In the Nigerian Bonny Light Crude Oil leak accident [20], P_in = 120 kPa, the outlet pressure P_out = 104 kPa, the pressure drop coefficient, $\alpha =\Delta P/P_{in}\approx 13\%$. The inlet mass flow rate is 82.17 kg/s, outlet mass flow rate is 60 kg/s. The leakage rate is 22.17 kg/s, with $\beta =\delta \dot{m}/{\dot{m}}_1\approx 27\%$. So, the VEG leakage coefficient is Ω_v ≈ 2.

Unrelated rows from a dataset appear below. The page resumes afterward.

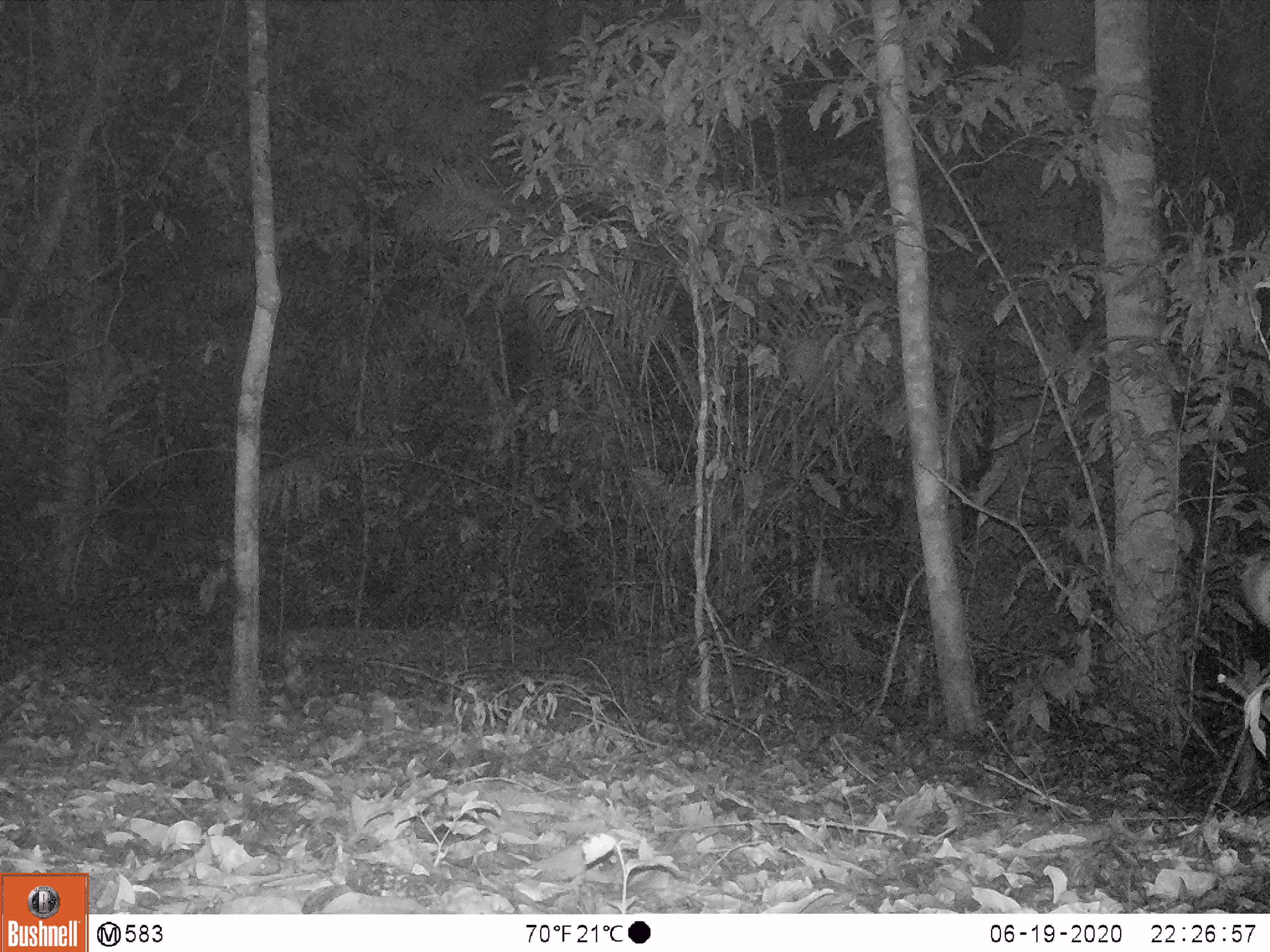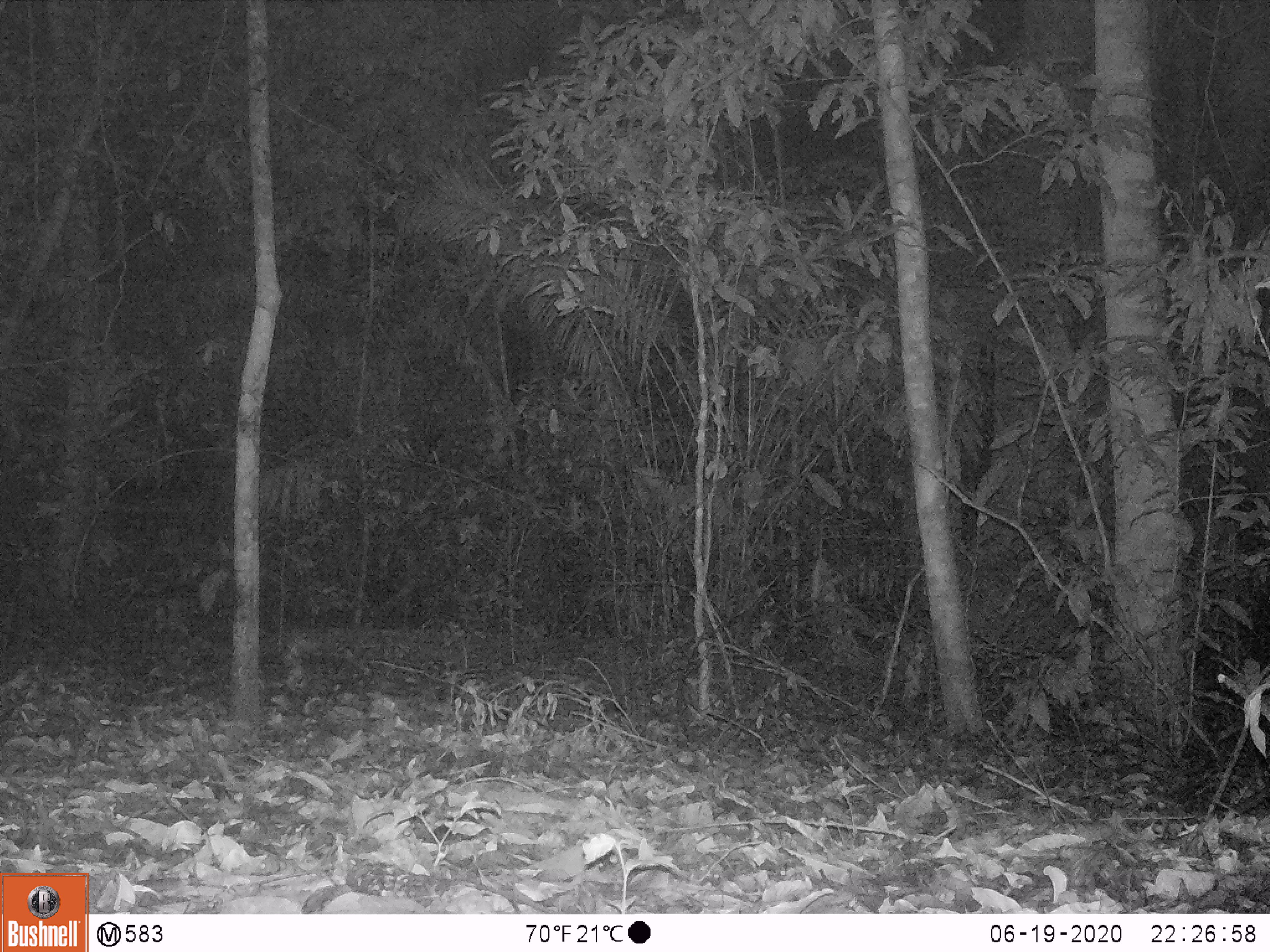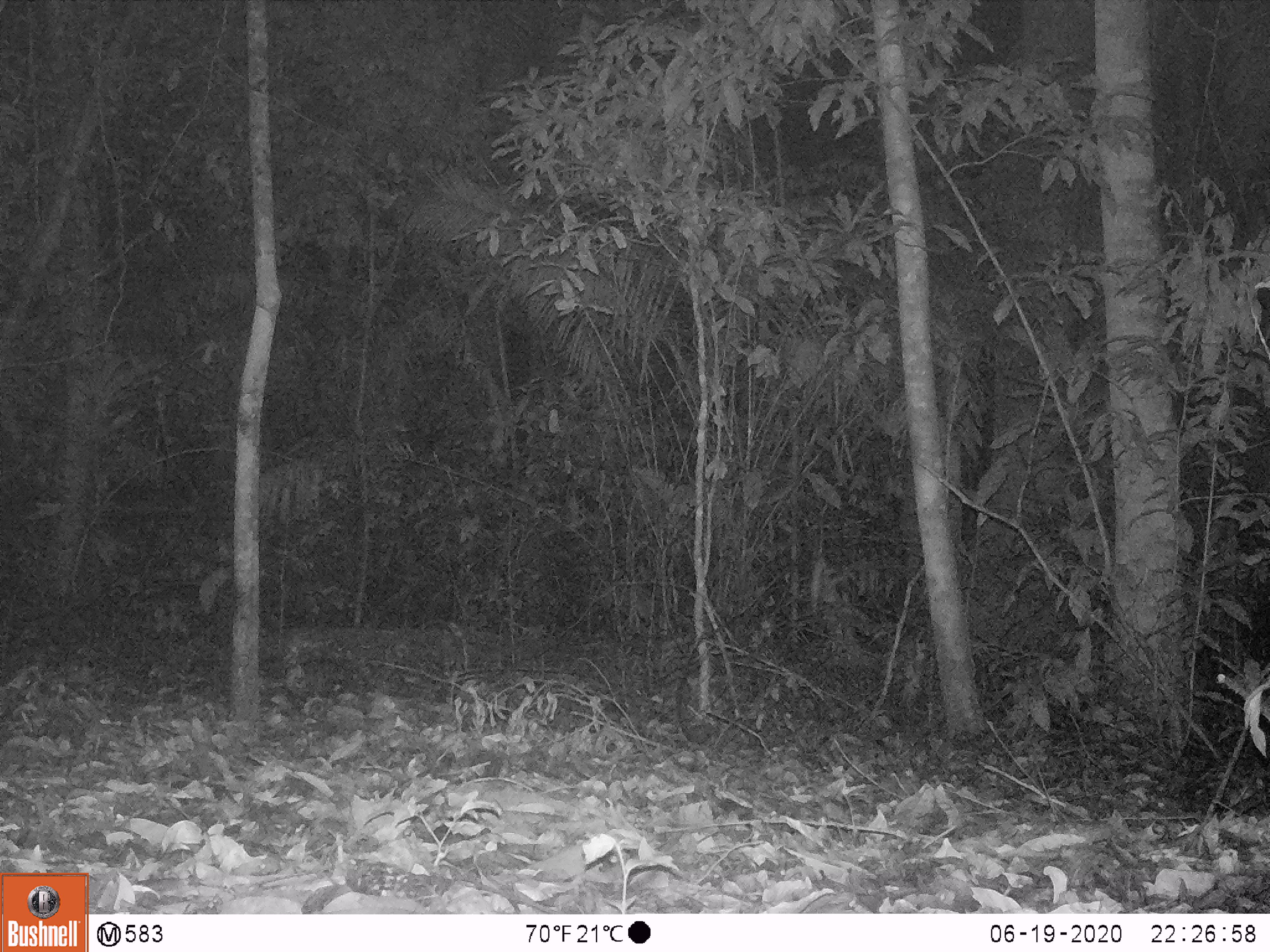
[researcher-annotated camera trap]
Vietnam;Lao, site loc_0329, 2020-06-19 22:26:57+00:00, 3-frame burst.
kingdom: Animalia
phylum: Chordata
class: Mammalia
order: Artiodactyla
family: Cervidae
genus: Muntiacus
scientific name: Muntiacus vuquangensis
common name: large-antlered muntjac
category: large antlered muntjac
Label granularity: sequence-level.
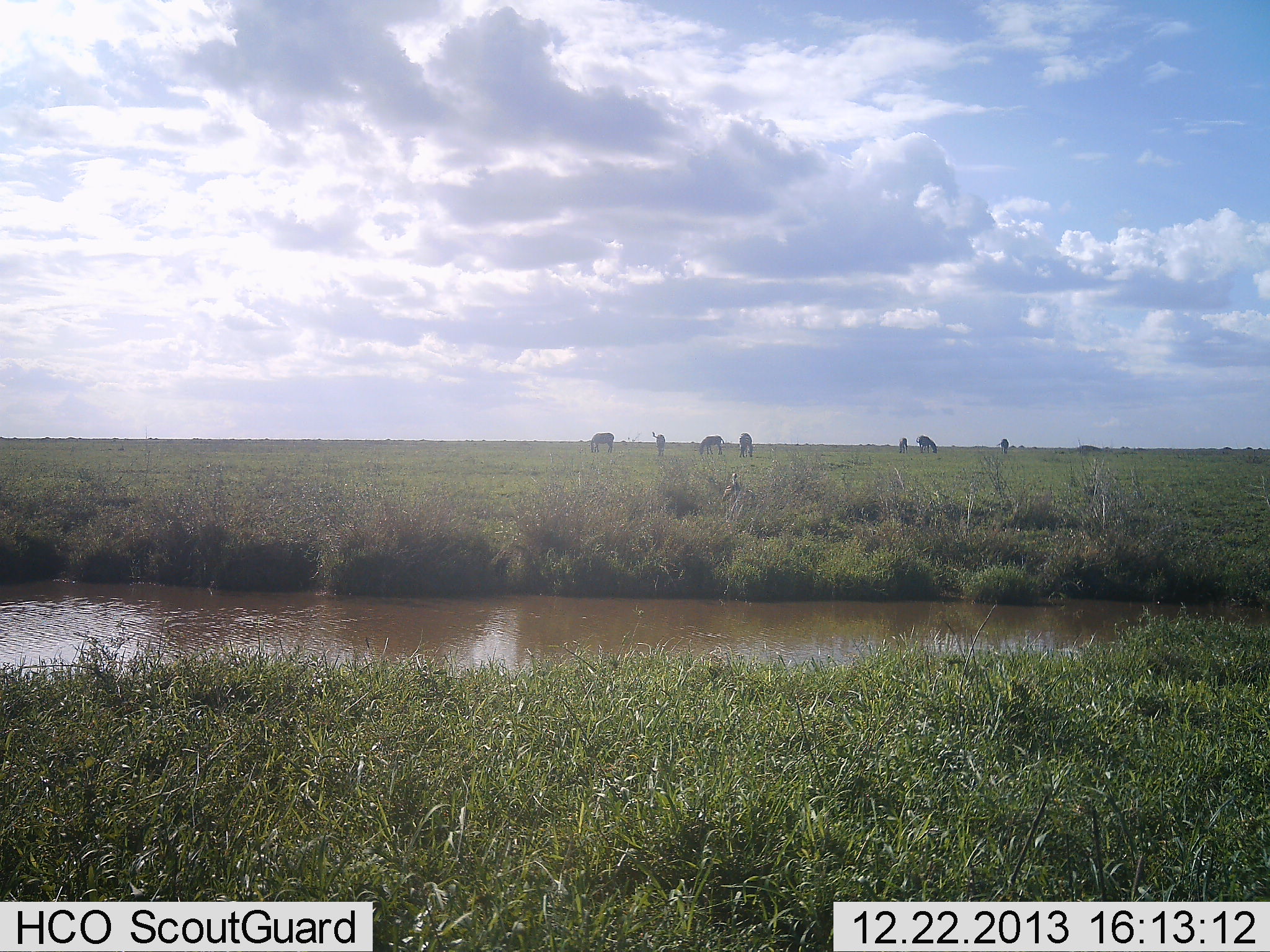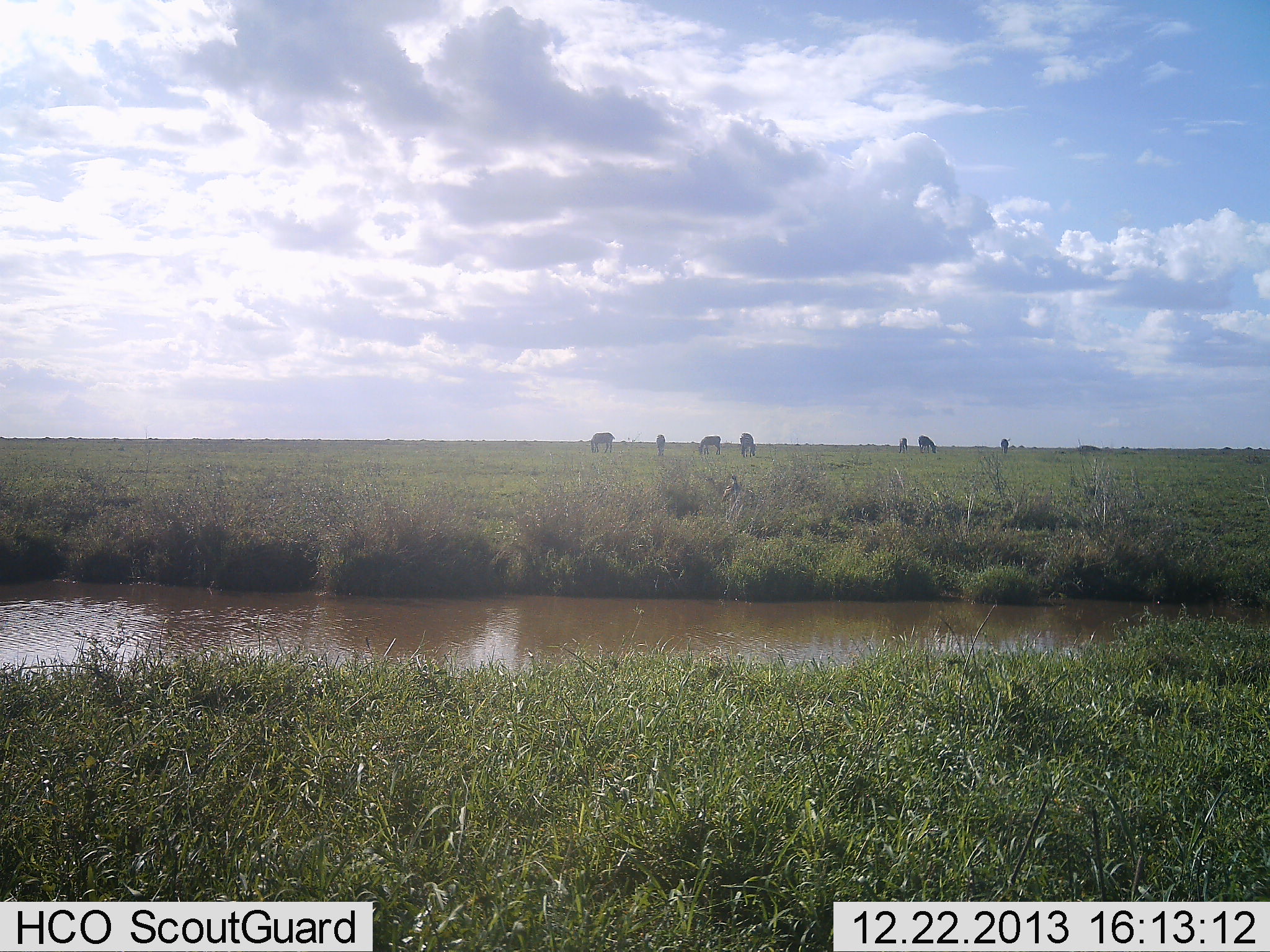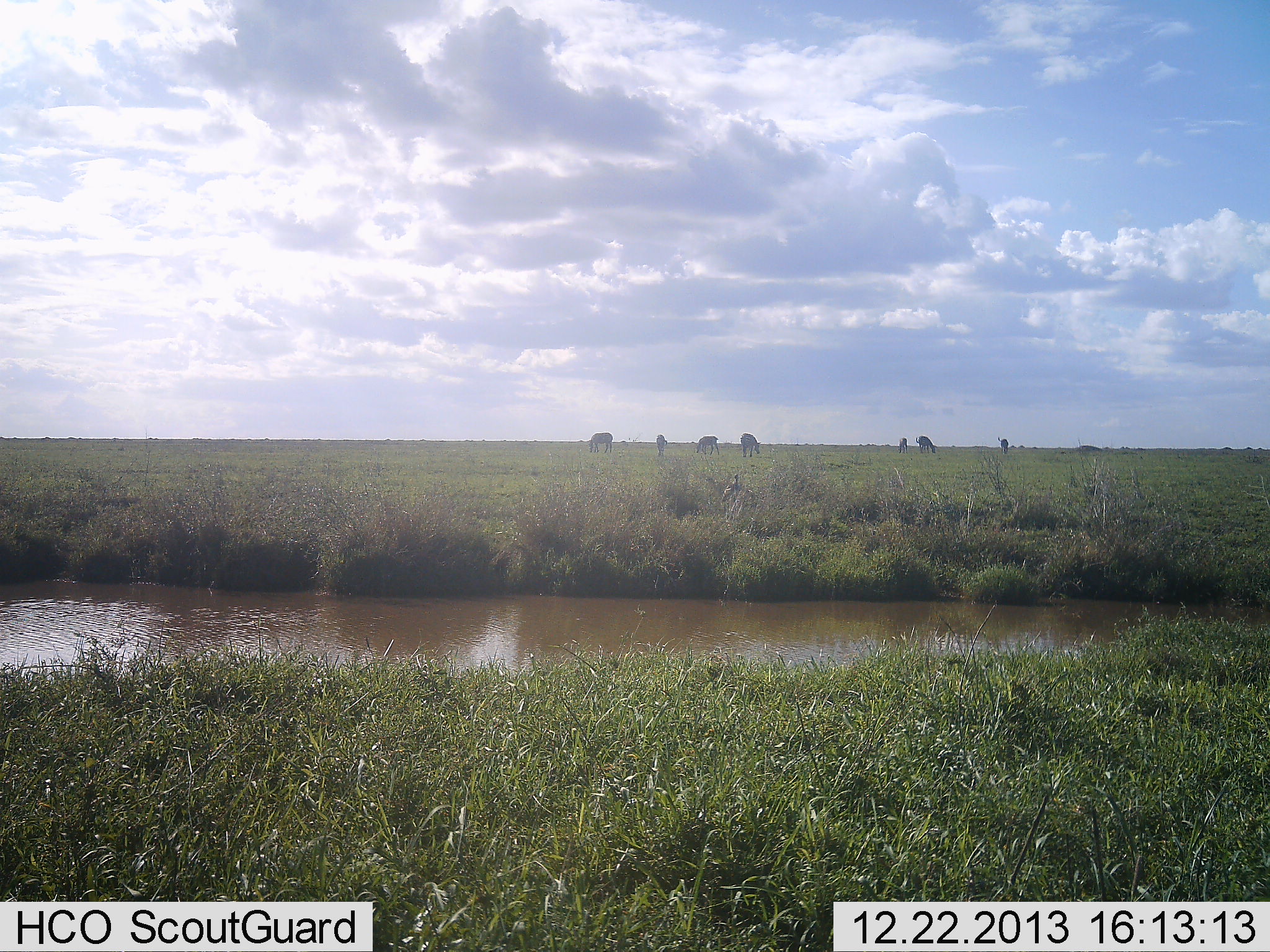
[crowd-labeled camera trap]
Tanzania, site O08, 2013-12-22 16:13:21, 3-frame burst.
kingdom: Animalia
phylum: Chordata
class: Mammalia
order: Artiodactyla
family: Bovidae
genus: Connochaetes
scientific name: Connochaetes taurinus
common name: blue wildebeest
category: wildebeest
Wildebeest (blue wildebeest) (Connochaetes taurinus), count 7. Behavior (volunteer vote fractions): standing 14%, resting 0%, moving 0%, interacting 0%. Young present (vote fraction): 0%. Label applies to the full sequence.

All the data above were summarized in Figure 6a. These data were ranked from (a) to (f) in Figure 6b in a semi-logarithmic coordinate. The oil leakage incident has a value of $\delta \dot{m}/{\dot{m}}_1>\Delta P/P_{in}$. From the VEG perspective, the leakage is very serious, non-physical, and unacceptable. For other non-incident leakages, the ratio should be smaller than unity. If this coefficient is close to one, that means the leakage is serious. Otherwise, if it is close to zero, like the capillary exchange, the leakage is negligible. Most industry leakages are much higher than capillary exchange in biology.

6. Conclusions

In this paper, we proposed a virtual entropy generation (VEG) criterion for a multiscale leakage evaluation. We showed how the “experimental second-law of thermodynamics” restricts the leakage in a single pipe through mathematical, numerical, and real-life leakage cases. We believe that the virtual entropy generation (VEG) leakage coefficient can be widely used in fluid flow leakage evaluation. Also, VEG methods might help in finding new evaluation parameters in other forms of leakages such as heat flow, electric current, or information leakages.